Truncation is used in database searches to ensure the retrieval of all possible variations of a search term.  Truncating a word at the end ensures that all variations of the word, beginning with a specific root, will be retrieved. This is particularly useful for retrieving singular and plural versions of words. All databases allow truncation, but the symbols used may vary, so it is best to check the database help section for details.


Be careful not to truncate terms too early, or you may retrieve a high number of irrelevant documents.

Most databases use an asterisk (*) to find alternate endings for terms. For example:

therap* will retrieve therapy, therapies, therapists, therapeutic, therapeutical, etc.

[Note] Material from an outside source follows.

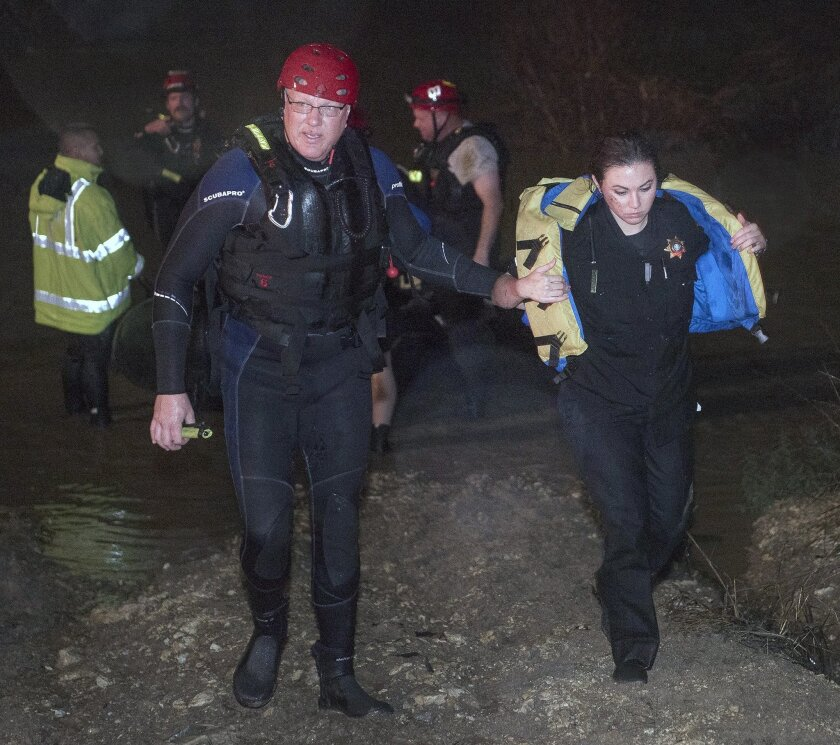 Firefighter Craig Bope assists Tarrant County Sheriff's Deputy Krystal Salazar after she was rescued from the raging waters of Deer Creek early Friday, Nov. 27, 2015, in Fort Worth, Texas. Salazar had gone into the water to attempt to rescue two other people that were swept away in the rushing waters, according to the Fort Worth Star-Telegram. The search continued for the missing people. (Glen E. Ellman/Star-Telegram via AP) MAGS OUT; (FORT WORTH WEEKLY, 360 WEST); INTERNET OUT; MANDATORY CREDIT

Truncating a word internally ensures that any variations of spelling of a word can be retrieved. For example, pediatrics or paediatrics
Internal truncation is available in some databases, allowing you to search for alternate spellings of words - extremely useful when searching for American and English spellings of words.

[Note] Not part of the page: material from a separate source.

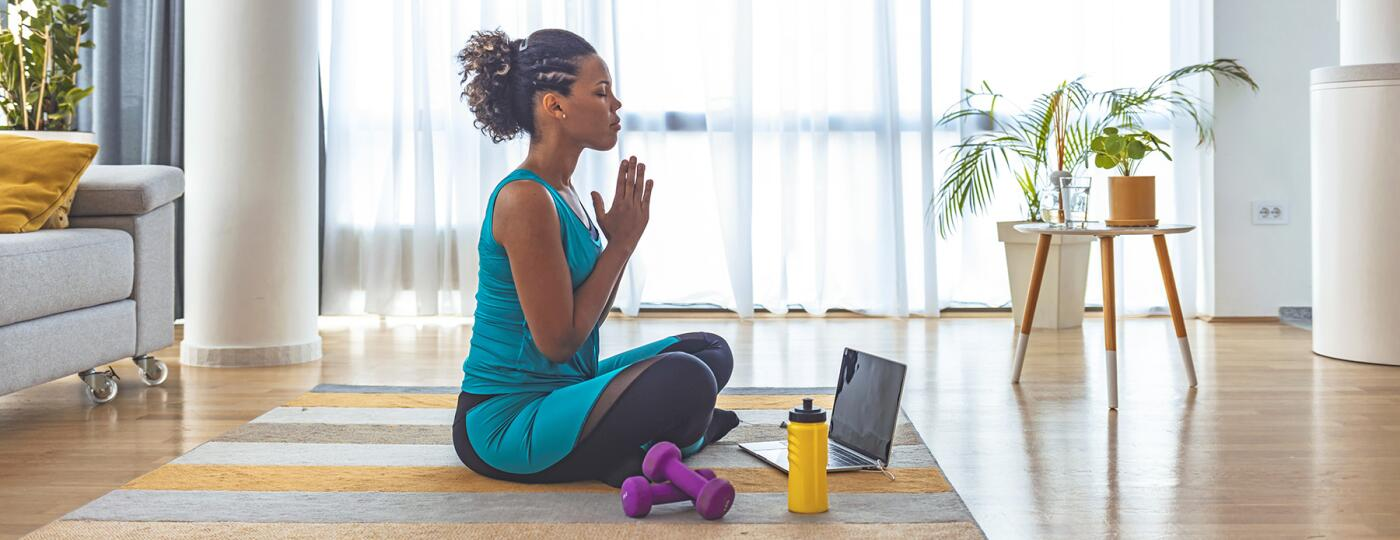 image_of_woman_meditating_with_hands_together_GettyImages-1251369317_1800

For example, using the Ovid databases (MEDLINE, Embase, PsycINFO, etc), a question mark included within a word can designate zero or one character in that place:

colo?r will retrieve either colour or color

Combine terms with AND and OR

Use AND to combine your core PICO concepts in your search. AND will narrow your results, and using OR to include synonyms will broaden your results. 



OR boolean

Use to broaden your search, increasing the number of references retrieved. Use "OR" to search for synonyms and related terms for each concept within a research question.

For example, when searching for the concept "exercise based rehabilitation" you might use the following terms:

rehabilitation OR exercise OR exercise therapy OR sports OR exertion OR physical training OR aerobics OR kinesiotherapy

boolean AND


Used to narrow a search, therefore decreasing the number of references.

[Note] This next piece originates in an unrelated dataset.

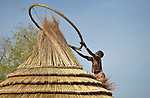 Aloel Dau works on the thatched roof of her hut in a displaced persons camp in Agok, South Sudan. Tens of thousands of residents of Abyei, a contested region along the border between Sudan and South Sudan, remain displaced in Agok. Under a 2005 peace agreement, Abyei was supposed to have a referendum to decide which country it would join, but the two countries have yet to agree on who can vote. In 2011, militias aligned with Khartoum drove out most of Abyei's Dinka Ngok residents, pushing them across a river into the town of Agok. More than 40,000 Dinka Ngok have since returned to Abyei with support from Caritas South Sudan, which has drilled wells, built houses, opened clinics and provided seeds and tools for the returnees. Yet continuing insecurity means a greater number remain in Agok, where they remain dependant on Caritas and other organizations for food and other support.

For example, searching for:
coronary heart disease AND Asian Americans

Would retrieve just those references covering both topics

boolean not

Used to narrow a search, therefore decreasing the number of references.

For example:

dogs NOT sheep

Caution should be exercised when using NOT, In the example to the left, research dealing with both dogs and sheep would be excluded from the search results.

Identify limits


Questions to Ask

Advice from the Cochrane Handbook for Systematic Reviews of Interventions  (2008, p. 134)

Time Period Will your review be restricted by year of publication, or is it important that you cover all years? "Date restrictions should be applied only if it is known that relevant studies could only have been reported during a specific time period, for example if the intervention was only available after a certain time point."
Language Should you restrict to English language publications only? "Whenever possible review authors should attempt to identify and assess for eligibility all possibly relevant reports of trials irrespective of language of publication. No language restrictions should be included in the search strategy."
Publication Type Are you restricting your search by publication type? "Format restrictions such as excluding letters are not recommended because letters may contain important additional information relating to an earlier trial report or new information about a trial not reported elsewhere."
Location Are there any geographic considerations to include in your search strategy? For example, if you were researching Chinese herbal medicine you would need to consult Chinese literature.